Researchers compared death rates from seven different forms of the disease, including lung, ovary and colon, between a handful of nations.
Australia - Charts - Cancers - Canada - Norway
Australia topped the charts for five of the different cancers. Canada and Norway claimed the best five-year survival rates for the other two.
However, the UK placed near the bottom of the league table for all of the diseases, including dead last for stomach, colon, rectum, pancreas and lung.
Rates - UK - Oesophagus - Lung - Cancer
This is despite survival rates having doubled across the UK for oesophagus, lung and pancreas cancer between 1995 and 2014.
Figures showed 7.9 of patients in the UK would survive five years if they were diagnosed with pancreatic cancer – up from 3.3 per cent two decades ago.

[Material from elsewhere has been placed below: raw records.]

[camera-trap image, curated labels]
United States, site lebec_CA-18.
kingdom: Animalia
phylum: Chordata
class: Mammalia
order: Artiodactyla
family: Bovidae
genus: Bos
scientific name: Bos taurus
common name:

Odds - Lung - Cancer - Cent - Time
The odds of surviving lung cancer jumped from 7.2 to 14.7 per cent in the same time frame and the rate for oesophagus cancer rose from 8.6 to 16.2 per cent.
Survival rates also improved but not as significantly for the other four forms of the disease – stomach, colon, rectum and ovary.
Study - Data - Cancer - Cases - Years
The study, based on data from nearly four million cancer cases spanning the entire 20 years, was published in the medical journal Lancet Oncology.
As well as the UK, Australia, Canada and Norway, survival rate data was taken from records of patients from Denmark, New Zealand and Ireland.
Cancer - Research - UK-funded - Study - Ireland
The Cancer Research UK-funded study found Ireland and Denmark had the worst five-year survival rates for ovarian and oesophageal cancer, respectively.
The analysis, which also found one-year survival rates improved in the UK, involved a team of researchers from all corners of the world.
NHS - Study - Survival - Rates - Report
The NHS hit back at the study, saying survival rates have never been higher and said the report is based on 'out of date' data.